The fifth, and in many respects most architecturally interesting, challenge came from headless and composable architectures. From approximately 2018 onwards, the most technically sophisticated corner of the industry argued persuasively that the traditional monolithic CMS – where content management and front-end rendering are coupled in the same system – was fundamentally obsolete. The future, the argument went, was headless: Content managed in a purpose-built repository (Contentful, Prismic, Sanity), delivered via API to a decoupled front end built in React, Next.js, or a comparable framework. For certain organisations – large media properties managing content across multiple channels and platforms, enterprise organisations with significant dedicated front-end engineering resource – this model has proved genuinely valuable. WordPress’s response was characteristically pragmatic: It shipped a fully functional REST API in 2016 and GraphQL support followed through the WPGraphQL plugin ecosystem shortly after. WordPress can be used as a headless content backend today with no architectural compromise. The organisations that need headless can have it. Those that do not need the additional engineering overhead – which is the great majority of corporate websites, including Canary Wharf’s – are not compelled to incur it.

The Competitive Landscape in 2026

Sitecore has evolved into an enterprise digital experience platform of genuine and increasing sophistication: Personalisation engines, analytics integration, omnichannel delivery, AI-assisted content management. Its capabilities at the top of the market are real. So is its cost: Licence fees, implementation costs, and dedicated platform expertise requirements have pushed Sitecore further and further upmarket, narrowing its addressable market to very large organisations with substantial dedicated digital infrastructure budgets. Canary Wharf Group has never needed what Sitecore now offers at the level it now costs.

Drupal has continued to serve the enterprise open-source market with distinction and discipline. Drupal 10 is a mature, principled, well-governed platform, and the right choice for organisations with genuinely complex content workflow requirements – granular multi-stage editorial approval, sophisticated access control architectures, highly bespoke content modelling. Its community is smaller than WordPress’s and its development overhead remains meaningfully higher. For the organisations that need exactly what Drupal offers, it remains excellent. The Canary Wharf Multisite requirement sits well within what WordPress handles cleanly; there has never been a compelling reason to incur Drupal’s additional complexity.

The headless-native CMS market has matured and found its appropriate constituency. Contentful, Sanity, and Prismic serve genuine needs for large, API-first digital products where content is a data resource consumed by multiple surfaces simultaneously. These are not general-purpose corporate CMS platforms. They are specialised infrastructure for specialised requirements.

WordPress, meanwhile, has grown from approximately 20 percent of the web in 2014 to more than 40 percent of all websites globally in the mid-2020s. That is not a platform maintaining relevance through inertia. That is the default infrastructure of the commercial web, arrived at through genuine competition on every significant dimension over more than a decade.

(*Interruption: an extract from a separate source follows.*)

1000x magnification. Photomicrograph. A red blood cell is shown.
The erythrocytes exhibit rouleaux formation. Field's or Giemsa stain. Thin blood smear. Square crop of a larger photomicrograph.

WordPress VIP – the managed enterprise hosting platform – now serves a roster of organisations that includes major media brands, global charities, and public institutions that would have seemed implausible in 2013.

What the Canary Wharf Installation Has Proved

The two-site Canary Wharf WordPress Multisite installation has, through its twelve years of operation, demonstrated several things that were predictions rather than certainties when we proposed it.

It has proved that the content architecture is durable. The content structures built in 2014 – properties and development assets for the corporate site; venues, events, retail, dining, and transport for the living site – map cleanly onto how the organisation still thinks about and manages its digital content. Good content architecture does not require rebuilding with every redesign. It persists beneath theme changes and editorial overhauls because it reflects the genuine structure of the organisation’s information, not the conventions of a particular design era.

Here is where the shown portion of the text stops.